爽風上々のブログ

熊本の片田舎に住むリタイア読書人がその時々の心に触れたものを書き散らしています。読んだ本の感想がメインですが(読書記録)、エネルギー問題、食品問題など、また政治経済・環境問題など興味のあるものには触れていきます。

いわゆる「脱炭素化」技術のどこがおかしいのか。 その3

ここがいわゆる「脱炭素化技術」の矛盾がもっとも激しいところです。

あまりにも二酸化炭素温暖化の危害を強調し過ぎたことにより、「二酸化炭素を排出しなければ良い」という方向に短絡してしまい、その裏でエネルギーや金属資源などを無駄使いすることについての合理的な思考ができなくなってしまいました。

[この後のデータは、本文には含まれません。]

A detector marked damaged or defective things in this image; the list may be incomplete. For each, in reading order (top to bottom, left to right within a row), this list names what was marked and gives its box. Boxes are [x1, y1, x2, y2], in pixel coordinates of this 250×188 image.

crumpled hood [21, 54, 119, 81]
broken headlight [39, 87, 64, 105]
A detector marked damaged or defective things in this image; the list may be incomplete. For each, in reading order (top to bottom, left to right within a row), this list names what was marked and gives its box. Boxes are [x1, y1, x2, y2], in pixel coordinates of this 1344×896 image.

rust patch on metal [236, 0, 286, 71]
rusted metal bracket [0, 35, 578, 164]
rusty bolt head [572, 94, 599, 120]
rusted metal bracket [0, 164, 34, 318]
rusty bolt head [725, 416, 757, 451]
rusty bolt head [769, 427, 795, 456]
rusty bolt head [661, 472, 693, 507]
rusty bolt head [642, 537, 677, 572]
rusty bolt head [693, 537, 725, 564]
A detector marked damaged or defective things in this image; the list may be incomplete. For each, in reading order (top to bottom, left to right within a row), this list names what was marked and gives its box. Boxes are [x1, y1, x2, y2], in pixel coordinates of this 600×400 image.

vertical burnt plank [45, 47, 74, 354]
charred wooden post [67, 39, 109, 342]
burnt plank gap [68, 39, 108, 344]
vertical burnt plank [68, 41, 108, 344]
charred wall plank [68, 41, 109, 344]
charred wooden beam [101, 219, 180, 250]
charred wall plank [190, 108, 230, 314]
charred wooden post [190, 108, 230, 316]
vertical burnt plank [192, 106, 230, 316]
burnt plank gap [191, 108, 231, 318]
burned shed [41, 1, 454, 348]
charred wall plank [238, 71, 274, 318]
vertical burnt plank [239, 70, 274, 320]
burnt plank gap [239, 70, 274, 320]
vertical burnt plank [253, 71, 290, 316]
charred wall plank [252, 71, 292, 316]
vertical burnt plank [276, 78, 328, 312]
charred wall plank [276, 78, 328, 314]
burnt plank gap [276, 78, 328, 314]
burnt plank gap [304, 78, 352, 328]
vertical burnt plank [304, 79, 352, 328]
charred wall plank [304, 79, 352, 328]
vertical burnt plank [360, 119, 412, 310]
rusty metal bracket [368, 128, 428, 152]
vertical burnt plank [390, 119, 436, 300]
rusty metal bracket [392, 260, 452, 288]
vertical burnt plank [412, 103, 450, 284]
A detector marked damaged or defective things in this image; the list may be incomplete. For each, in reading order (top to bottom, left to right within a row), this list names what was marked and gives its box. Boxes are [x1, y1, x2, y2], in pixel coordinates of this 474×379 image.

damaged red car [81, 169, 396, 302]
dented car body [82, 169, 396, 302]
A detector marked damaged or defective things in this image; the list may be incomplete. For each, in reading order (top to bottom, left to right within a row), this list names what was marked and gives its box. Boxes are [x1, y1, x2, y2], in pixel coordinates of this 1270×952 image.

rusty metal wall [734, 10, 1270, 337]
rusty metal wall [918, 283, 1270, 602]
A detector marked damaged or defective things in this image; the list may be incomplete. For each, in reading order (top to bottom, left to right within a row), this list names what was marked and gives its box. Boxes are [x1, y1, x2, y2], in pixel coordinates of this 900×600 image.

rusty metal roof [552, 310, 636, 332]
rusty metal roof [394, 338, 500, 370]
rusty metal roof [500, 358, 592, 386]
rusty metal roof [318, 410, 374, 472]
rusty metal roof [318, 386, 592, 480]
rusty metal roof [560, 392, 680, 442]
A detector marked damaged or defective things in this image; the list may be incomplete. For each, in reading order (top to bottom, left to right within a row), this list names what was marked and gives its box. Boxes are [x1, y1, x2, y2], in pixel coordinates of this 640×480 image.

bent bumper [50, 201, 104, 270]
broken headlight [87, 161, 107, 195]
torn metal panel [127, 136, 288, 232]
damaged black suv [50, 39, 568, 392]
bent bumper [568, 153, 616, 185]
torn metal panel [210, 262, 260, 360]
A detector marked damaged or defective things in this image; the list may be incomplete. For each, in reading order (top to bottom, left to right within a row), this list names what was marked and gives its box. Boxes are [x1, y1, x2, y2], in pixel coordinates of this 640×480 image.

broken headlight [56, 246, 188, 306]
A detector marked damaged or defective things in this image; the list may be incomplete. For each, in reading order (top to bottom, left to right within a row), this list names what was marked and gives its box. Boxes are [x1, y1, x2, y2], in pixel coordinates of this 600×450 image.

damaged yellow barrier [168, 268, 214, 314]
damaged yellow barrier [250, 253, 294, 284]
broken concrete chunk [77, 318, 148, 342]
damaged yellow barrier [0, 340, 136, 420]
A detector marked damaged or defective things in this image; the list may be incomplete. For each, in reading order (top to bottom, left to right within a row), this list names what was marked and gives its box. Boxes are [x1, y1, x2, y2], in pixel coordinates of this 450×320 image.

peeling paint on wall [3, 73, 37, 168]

さらに「運転時に二酸化炭素を出さなければ良い」という観念が広まり、その物質の製造時に化石燃料を使ったり、多くのエネルギーを費やすといった非合理な状態にも目を向けないというおかしな状況となっています。

 

 

3,二酸化炭素削減が主目的のもの

 

3-1 水素

 これが一番広まっているようです。

水素自体はエネルギーキャリアとしての使用はすでにロケット燃料でも行われておりおかしなものではないのですが、それを「脱炭素化」に結びつけた場合には矛盾が多すぎます。

今でも一応、「グリーン水素」だのブラックだブルーだと変な呼び方が横行していますが、そこには水素の製造方法が関わってきます。

以下のサイトが詳しく説明されています。

spectra.mhi.comブラックは石炭から水素を作り、グレーは天然ガスから、グリーンが水の電気分解だとか。

そして現在の状況ではブラックが20%、グレーが60%だそうです。

「脱炭素化」しなければいけないのにその原料として石炭や天然ガスを使うなどと言うのは全く矛盾だらけで、詐欺と言ってもいいようなものです。(水素を別用途に使う場合は何をしても構いません。あくまでも脱炭素という目標で行われる場合のみです)

そしてグリーンならよいかと言っても、その電力が火力発電であればこれも矛盾しています。

そこで本当のグリーン水素というのが出てくるのですが、それが太陽光発電風力発電という「再エネ電力」で作られるものだということになっています。

しかし1でも論じたようにそのような「再エネ発電」自体がほとんど自立できない技術であり、真のコストを計算すれば非常に高いものです。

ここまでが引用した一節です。